Let’s start with the InferX X1 chip, which boasts 64 reconfigurable tensor processor units (TPUs) that are closely coupled to on-chip SRAM. The TPUs can be configured in series or in parallel to implement a wide range of tensor operations. Furthermore, the programmable interconnect provides full speed, non-contention data paths from SRAM through the TPUs and back to SRAM. Meanwhile, DRAM traffic bringing in the weights and configuration for the next layer occurs in the background during computation of the current layer, which minimizes compute stalls. The combination of localized data access and compute with a reconfigurable data path, all of which can be reconfigured layer-by-layer (in 4 millionths of a second), provides mindbogglingly high utilization along with eyewatering throughput.

Introducing the InferX X1 chip (Image source: Flex Logix)

But wait — there’s more, because the folks at Flex Logix have also announced the availability of their InferX X1P1, which features a single InferX X1 chip and a single LPDDR4x DRAM on a half-height, half-length PCIe board (future members of the family will boast more InferX X1 chips and additional DRAM).

Introducing the InferX X1P1 board (Image source: Flex Logix)

Flex Logix is also unveiling a suite of software tools to accompany these boards. This includes Compiler Flow from TensorFlowLite/ONNX models along with an nnMAX Runtime Application.

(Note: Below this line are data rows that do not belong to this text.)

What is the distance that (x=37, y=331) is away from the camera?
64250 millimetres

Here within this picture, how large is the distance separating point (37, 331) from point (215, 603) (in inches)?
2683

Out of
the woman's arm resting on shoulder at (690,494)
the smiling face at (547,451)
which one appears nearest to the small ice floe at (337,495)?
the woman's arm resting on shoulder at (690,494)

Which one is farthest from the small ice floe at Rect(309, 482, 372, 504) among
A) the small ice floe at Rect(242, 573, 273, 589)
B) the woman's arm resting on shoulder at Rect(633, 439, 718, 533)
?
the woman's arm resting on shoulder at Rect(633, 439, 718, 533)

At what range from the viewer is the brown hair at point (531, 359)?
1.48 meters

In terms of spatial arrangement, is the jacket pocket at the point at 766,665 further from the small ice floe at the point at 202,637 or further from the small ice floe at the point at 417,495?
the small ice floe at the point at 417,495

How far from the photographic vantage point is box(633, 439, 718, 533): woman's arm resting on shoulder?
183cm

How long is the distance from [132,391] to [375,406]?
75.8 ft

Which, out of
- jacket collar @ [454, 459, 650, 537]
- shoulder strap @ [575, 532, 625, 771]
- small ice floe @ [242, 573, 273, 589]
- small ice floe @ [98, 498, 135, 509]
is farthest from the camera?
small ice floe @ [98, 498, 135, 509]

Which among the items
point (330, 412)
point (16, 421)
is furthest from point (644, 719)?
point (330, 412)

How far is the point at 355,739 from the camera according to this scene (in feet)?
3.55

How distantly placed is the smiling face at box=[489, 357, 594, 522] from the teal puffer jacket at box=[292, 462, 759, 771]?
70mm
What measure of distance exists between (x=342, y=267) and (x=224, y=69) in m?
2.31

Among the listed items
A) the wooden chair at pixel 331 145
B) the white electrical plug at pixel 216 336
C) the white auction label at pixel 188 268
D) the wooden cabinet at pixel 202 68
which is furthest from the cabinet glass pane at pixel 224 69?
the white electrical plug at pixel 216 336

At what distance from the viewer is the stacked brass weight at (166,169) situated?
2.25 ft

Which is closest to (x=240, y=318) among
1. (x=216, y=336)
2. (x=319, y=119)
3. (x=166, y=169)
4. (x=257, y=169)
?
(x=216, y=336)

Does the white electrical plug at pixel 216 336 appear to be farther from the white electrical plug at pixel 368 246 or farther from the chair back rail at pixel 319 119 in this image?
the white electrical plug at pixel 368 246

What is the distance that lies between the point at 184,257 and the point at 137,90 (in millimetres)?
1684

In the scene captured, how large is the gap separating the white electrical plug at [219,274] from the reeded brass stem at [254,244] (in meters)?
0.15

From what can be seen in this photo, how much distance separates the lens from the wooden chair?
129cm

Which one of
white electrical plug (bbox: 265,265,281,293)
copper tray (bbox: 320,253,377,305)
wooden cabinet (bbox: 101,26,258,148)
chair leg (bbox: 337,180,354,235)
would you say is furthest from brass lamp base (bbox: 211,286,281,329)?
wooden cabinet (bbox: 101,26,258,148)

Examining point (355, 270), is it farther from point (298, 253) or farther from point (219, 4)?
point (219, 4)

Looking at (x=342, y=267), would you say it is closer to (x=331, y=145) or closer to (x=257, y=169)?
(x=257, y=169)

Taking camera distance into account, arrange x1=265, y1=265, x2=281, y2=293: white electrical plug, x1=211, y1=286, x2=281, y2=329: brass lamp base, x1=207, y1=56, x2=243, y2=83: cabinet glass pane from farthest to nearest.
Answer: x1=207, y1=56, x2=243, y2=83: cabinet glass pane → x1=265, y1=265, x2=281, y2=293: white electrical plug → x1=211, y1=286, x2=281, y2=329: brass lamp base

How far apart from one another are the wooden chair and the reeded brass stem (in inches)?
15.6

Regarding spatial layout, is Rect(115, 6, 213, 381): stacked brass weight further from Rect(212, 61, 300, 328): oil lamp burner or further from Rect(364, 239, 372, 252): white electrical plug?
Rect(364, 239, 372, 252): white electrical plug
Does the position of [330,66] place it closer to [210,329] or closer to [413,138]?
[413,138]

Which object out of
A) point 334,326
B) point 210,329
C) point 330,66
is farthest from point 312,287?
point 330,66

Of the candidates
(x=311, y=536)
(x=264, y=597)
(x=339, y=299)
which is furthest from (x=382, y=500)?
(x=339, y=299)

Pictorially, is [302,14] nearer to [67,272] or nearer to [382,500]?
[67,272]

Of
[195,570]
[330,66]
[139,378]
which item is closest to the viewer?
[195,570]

Also included in the software tools is an InferX X1 driver with external APIs designed for applications to easily configure and deploy models, as well as internal APIs for handling low-level functions designed to control and monitor the X1 board.

It seems like the folks at Flex Logix have NVIDIA firmly in their sights when it comes to the AI/ML market, because they say, “The InferX X1 runs YOLOv3 object detection and recognition 30% faster than NVIDIA’s industry leading Jetson Xavier and runs other real-world customer models up to ten times faster.”

They go on to claim that “The InferX X1 silicon area is 54mm^2, which is 1/5th the size of a US penny and is much smaller than NVIDIA’s Jetson Xavier at 350mm^2. InferX X1’s high-volume price is as much as 10 times lower than NVIDIA’s Xavier NX, enabling high-quality, high-performance AI inference for the first time to be implemented in mass market products selling in the millions of units.”

With regard to their InferX boards, the folks at Flex Logix say, “The Nvidia Tesla T4 Inference accelerator for edge servers is extremely popular, but customers want to deploy inference in lower price point servers for higher volume applications” and “The new InferX PCIe boards deliver higher throughput/$ for lower price point servers.”

Personally, I think it’s tremendously exciting that Flex Logix has entered AI/ML space (where no one can hear you scream) with these FPGA-based chips and boards. The greater the competition, the faster technologies will develop, and the lower the prices will fall. As always, we truly do live in exciting times.